Il a assuré que si le document montrait qu’un député néo-démocrate avait sciemment participé à une ingérence, il serait expulsé du caucus. Il a suggéré aux autres chefs de parti d’adopter la même approche.

Lorsqu’on lui a demandé s’il utiliserait son privilège parlementaire pour divulguer l’intégralité des conclusions du rapport à la Chambre des communes, M. Singh a répondu mercredi qu’il ne ferait « rien qui puisse mettre en danger la sécurité nationale ».

De son côté, le chef du Parti conservateur, Pierre Poilievre, n’a pas pris de mesure pour obtenir l’habilitation de sécurité nécessaire pour lire le rapport complet.

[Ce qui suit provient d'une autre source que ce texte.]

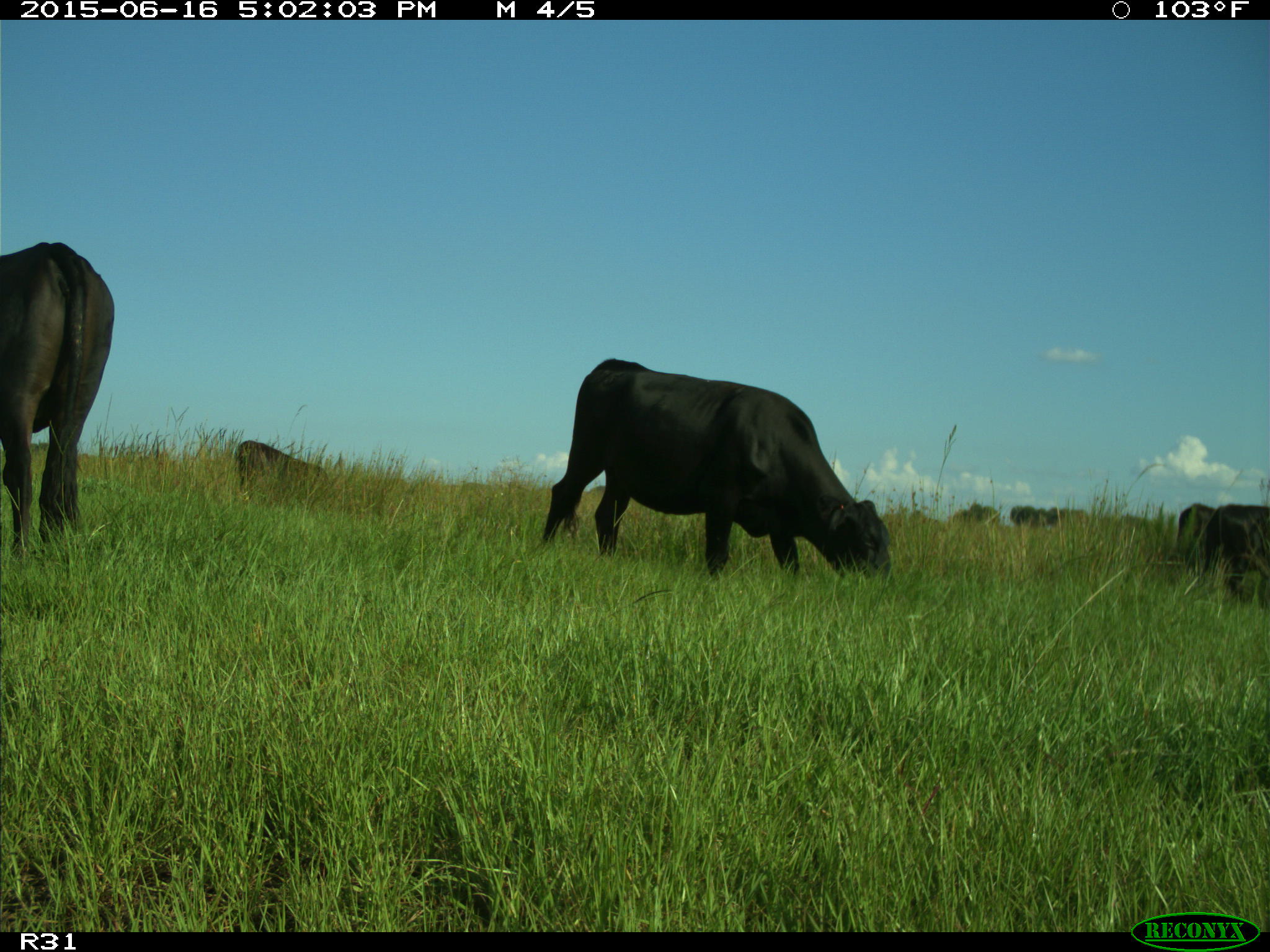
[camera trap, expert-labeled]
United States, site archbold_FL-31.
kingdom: Animalia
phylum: Chordata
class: Mammalia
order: Artiodactyla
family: Bovidae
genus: Bos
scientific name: Bos taurus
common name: domestic cow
Bos taurus (domestic cow).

Alors qu’ils se réunissaient mercredi pour leur réunion hebdomadaire du caucus, les députés conservateurs ne se sont pas arrêtés pour répondre aux questions des journalistes à ce sujet.

Le député libéral David McGuinty, qui préside l’organe de surveillance des activités d’espionnage composé de parlementaires, a déclaré que la sécurité nationale et le renseignement ne devraient pas être une question partisane.

« Nous devrions avoir une conversation entre adultes sur la manière dont nous pouvons gérer cela dans nos propres partis. Les enjeux sont énormes. Notre démocratie est en jeu », a-t-il lancé.